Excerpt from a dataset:

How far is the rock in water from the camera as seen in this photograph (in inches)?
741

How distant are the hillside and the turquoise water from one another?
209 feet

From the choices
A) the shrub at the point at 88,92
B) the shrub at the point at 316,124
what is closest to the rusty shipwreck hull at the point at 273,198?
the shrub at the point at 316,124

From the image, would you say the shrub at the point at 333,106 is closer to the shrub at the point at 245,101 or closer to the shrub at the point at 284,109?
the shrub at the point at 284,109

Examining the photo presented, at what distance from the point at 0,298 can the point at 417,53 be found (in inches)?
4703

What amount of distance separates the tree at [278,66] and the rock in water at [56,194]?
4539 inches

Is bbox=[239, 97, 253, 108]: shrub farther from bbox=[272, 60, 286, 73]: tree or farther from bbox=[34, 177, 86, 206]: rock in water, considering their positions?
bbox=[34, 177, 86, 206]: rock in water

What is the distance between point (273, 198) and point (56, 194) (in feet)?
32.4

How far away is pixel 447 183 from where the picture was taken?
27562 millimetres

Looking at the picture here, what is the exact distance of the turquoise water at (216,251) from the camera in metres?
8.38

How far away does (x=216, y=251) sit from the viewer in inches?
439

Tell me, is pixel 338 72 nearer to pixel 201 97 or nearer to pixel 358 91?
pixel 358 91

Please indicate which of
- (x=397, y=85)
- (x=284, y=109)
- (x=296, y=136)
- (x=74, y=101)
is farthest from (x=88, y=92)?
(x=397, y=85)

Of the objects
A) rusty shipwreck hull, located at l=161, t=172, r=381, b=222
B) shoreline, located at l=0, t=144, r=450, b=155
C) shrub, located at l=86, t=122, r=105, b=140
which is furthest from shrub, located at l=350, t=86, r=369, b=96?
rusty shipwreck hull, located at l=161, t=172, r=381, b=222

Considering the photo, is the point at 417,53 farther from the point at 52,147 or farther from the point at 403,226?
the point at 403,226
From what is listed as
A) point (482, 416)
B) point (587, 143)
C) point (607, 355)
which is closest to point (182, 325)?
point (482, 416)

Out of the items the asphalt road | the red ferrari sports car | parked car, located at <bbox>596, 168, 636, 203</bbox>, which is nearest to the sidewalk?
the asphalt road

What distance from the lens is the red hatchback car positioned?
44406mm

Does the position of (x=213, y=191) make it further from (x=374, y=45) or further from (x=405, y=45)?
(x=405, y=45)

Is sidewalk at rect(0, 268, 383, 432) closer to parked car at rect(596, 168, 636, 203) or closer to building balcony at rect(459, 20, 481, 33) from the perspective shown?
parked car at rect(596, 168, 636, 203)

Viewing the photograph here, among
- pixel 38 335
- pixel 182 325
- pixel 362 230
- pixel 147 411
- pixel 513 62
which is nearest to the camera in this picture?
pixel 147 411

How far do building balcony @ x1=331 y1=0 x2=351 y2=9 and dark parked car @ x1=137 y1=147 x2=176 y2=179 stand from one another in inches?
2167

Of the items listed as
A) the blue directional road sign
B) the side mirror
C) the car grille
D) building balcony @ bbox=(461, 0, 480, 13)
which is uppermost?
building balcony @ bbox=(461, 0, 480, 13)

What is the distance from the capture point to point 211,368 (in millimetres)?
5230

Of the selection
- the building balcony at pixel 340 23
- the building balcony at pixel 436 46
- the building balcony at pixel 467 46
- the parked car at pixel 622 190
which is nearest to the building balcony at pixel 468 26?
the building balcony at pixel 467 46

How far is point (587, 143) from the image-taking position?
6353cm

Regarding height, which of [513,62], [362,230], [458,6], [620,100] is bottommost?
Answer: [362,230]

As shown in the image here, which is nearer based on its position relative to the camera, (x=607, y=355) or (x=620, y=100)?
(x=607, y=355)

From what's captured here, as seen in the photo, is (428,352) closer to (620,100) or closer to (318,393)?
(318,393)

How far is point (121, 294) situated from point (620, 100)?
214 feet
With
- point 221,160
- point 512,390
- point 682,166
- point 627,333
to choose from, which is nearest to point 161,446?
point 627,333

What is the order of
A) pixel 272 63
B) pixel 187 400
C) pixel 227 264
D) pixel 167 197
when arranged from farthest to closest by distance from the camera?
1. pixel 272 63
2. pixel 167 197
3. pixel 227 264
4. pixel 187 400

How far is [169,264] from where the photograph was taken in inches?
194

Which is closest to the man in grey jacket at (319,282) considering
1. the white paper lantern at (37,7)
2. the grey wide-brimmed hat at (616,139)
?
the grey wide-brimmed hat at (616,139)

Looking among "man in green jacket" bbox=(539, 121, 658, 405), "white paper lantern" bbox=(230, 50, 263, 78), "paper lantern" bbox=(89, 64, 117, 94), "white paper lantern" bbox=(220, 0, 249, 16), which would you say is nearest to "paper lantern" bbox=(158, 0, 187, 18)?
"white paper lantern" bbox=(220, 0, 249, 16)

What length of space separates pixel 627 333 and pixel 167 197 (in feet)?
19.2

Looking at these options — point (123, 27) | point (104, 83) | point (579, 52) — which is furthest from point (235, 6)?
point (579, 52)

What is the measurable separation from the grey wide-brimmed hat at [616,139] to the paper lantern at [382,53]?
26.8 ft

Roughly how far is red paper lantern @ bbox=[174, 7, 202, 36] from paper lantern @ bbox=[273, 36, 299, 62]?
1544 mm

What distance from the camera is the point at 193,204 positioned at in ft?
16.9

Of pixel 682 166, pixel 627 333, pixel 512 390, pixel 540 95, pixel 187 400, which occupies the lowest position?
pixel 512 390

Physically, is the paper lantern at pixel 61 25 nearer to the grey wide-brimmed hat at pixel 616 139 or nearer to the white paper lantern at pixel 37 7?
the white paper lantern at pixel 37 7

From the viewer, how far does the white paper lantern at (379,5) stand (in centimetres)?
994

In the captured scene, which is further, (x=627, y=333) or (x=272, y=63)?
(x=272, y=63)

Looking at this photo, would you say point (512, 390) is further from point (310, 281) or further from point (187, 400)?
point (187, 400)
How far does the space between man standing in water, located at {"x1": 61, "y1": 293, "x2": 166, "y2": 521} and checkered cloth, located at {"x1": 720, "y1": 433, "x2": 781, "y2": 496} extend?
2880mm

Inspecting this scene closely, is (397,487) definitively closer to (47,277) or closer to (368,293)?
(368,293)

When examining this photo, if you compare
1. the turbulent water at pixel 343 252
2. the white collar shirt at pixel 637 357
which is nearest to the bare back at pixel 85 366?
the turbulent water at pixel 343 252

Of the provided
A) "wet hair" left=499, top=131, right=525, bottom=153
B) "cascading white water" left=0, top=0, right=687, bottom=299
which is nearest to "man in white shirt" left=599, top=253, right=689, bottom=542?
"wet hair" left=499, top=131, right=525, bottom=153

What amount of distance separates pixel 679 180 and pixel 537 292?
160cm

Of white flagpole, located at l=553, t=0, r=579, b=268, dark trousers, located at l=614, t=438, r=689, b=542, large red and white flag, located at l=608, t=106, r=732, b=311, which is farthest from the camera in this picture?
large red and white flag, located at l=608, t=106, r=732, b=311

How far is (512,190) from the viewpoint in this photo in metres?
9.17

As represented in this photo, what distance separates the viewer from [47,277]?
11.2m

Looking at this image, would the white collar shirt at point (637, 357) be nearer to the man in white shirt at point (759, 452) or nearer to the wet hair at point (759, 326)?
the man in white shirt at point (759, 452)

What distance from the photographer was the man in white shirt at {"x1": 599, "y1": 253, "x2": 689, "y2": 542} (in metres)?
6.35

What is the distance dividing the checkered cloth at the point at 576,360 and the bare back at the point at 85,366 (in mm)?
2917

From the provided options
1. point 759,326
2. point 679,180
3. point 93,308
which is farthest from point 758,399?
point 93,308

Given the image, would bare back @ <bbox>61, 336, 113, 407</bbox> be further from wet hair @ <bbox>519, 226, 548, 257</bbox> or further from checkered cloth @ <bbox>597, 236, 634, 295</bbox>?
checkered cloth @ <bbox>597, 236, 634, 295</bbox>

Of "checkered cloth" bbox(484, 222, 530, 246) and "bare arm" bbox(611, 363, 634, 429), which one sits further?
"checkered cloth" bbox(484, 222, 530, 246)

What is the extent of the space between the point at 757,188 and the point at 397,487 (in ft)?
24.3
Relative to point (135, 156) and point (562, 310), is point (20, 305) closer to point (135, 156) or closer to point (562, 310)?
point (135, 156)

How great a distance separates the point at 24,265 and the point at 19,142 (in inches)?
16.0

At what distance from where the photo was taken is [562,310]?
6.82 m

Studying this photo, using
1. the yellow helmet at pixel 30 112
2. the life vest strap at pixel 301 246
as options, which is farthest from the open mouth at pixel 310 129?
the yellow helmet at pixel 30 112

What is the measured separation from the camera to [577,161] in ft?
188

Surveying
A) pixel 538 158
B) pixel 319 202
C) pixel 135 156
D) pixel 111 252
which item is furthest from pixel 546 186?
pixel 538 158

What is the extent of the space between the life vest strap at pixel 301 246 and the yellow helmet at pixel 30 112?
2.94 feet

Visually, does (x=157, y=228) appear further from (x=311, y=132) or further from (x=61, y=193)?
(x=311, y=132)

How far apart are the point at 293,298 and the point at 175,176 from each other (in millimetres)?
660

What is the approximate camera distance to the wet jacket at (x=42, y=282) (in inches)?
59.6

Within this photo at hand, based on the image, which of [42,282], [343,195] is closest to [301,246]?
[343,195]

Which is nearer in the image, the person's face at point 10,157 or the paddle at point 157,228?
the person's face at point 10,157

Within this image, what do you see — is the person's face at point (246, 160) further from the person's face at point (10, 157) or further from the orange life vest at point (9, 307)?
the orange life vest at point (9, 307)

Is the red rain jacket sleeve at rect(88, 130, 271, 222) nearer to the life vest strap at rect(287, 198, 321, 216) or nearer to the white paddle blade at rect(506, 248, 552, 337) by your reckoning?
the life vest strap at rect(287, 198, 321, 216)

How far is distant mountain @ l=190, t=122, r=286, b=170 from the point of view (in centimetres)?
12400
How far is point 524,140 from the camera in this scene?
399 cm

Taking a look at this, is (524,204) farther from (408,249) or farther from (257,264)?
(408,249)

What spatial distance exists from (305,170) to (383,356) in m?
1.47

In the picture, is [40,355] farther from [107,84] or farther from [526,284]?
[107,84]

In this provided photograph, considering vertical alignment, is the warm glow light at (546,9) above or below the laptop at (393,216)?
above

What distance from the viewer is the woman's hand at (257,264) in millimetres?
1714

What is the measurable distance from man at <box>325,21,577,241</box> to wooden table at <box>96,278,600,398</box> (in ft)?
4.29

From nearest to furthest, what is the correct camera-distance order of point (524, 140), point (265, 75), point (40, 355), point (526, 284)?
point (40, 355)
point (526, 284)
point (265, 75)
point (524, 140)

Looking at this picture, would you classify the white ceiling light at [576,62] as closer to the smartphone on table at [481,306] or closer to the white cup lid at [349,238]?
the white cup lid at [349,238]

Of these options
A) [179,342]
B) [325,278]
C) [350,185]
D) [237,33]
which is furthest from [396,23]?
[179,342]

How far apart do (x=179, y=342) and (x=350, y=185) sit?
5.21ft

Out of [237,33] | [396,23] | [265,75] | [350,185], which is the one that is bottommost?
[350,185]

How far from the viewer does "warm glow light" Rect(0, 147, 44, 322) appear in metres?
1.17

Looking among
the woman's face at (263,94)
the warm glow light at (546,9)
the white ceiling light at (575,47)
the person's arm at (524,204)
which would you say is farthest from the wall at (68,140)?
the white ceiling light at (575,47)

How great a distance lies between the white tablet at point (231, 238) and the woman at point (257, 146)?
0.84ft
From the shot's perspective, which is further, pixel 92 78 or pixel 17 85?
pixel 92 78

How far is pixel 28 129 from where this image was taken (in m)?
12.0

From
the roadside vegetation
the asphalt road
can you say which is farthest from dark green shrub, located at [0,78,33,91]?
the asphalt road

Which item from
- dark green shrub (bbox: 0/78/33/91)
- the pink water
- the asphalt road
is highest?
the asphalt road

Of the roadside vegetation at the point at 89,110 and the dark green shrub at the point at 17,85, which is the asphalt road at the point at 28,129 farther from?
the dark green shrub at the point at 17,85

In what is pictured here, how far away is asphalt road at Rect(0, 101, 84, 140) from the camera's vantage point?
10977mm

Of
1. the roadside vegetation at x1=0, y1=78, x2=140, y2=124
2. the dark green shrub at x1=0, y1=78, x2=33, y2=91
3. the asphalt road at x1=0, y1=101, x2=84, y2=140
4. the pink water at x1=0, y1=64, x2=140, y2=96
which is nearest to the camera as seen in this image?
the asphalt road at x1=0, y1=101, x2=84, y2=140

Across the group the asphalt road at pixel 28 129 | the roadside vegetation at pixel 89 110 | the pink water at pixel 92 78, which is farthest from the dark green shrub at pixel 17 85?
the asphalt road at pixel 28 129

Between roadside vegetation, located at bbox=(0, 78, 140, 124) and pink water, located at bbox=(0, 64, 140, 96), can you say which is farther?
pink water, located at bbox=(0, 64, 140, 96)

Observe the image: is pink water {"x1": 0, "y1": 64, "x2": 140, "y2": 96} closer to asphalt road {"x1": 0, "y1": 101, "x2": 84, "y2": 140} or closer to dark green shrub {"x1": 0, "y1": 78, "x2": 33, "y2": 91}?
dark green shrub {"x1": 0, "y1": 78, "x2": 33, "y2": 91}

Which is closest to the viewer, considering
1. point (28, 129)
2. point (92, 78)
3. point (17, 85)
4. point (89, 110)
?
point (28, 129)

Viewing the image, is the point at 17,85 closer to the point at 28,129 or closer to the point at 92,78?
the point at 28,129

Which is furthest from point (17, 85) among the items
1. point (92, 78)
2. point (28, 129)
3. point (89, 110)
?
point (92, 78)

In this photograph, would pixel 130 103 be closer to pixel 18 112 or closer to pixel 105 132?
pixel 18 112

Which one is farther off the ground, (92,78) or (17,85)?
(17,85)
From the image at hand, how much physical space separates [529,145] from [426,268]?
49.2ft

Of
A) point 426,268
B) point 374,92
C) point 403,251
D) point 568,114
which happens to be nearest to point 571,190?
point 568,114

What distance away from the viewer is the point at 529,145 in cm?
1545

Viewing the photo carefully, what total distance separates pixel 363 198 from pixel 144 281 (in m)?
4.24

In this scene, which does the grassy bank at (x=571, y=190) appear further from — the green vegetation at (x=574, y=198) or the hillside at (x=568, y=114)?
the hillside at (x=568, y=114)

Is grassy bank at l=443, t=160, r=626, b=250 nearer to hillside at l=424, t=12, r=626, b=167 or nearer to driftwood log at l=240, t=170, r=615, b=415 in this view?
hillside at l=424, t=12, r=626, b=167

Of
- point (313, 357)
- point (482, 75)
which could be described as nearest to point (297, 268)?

### Prompt
In the listing above, find the line containing "Which is closest to the viewer, considering" and please quote exactly that line through the last one, and no other lines.

### Result for this exercise
Which is closest to the viewer, considering
1. point (28, 129)
2. point (92, 78)
3. point (17, 85)
4. point (89, 110)
?
point (28, 129)

Viewing the image, is the point at 17,85 closer to the point at 28,129 or closer to the point at 92,78?
the point at 28,129

Which is furthest from point (17, 85) among the items
1. point (92, 78)
2. point (28, 129)
3. point (89, 110)
?
point (92, 78)

In this photograph, would pixel 130 103 be closer to pixel 18 112 or closer to pixel 105 132?
pixel 18 112

Which one is farther off the ground, (92,78) or (17,85)?
(17,85)
From the image at hand, how much physical space separates [529,145] from [426,268]?
49.2ft

Of
A) point 426,268
B) point 374,92
C) point 403,251
D) point 568,114
which happens to be nearest to point 571,190?
point 568,114

What distance away from the viewer is the point at 529,145 in cm?
1545

Viewing the photo carefully, what total distance separates pixel 363 198 from pixel 144 281 (in m)?
4.24

In this scene, which does the grassy bank at (x=571, y=190) appear further from — the green vegetation at (x=574, y=198) or the hillside at (x=568, y=114)?
the hillside at (x=568, y=114)

Is grassy bank at l=443, t=160, r=626, b=250 nearer to hillside at l=424, t=12, r=626, b=167 or nearer to driftwood log at l=240, t=170, r=615, b=415 in this view?
hillside at l=424, t=12, r=626, b=167

Of
- point (313, 357)
- point (482, 75)
which could be described as nearest to point (297, 268)?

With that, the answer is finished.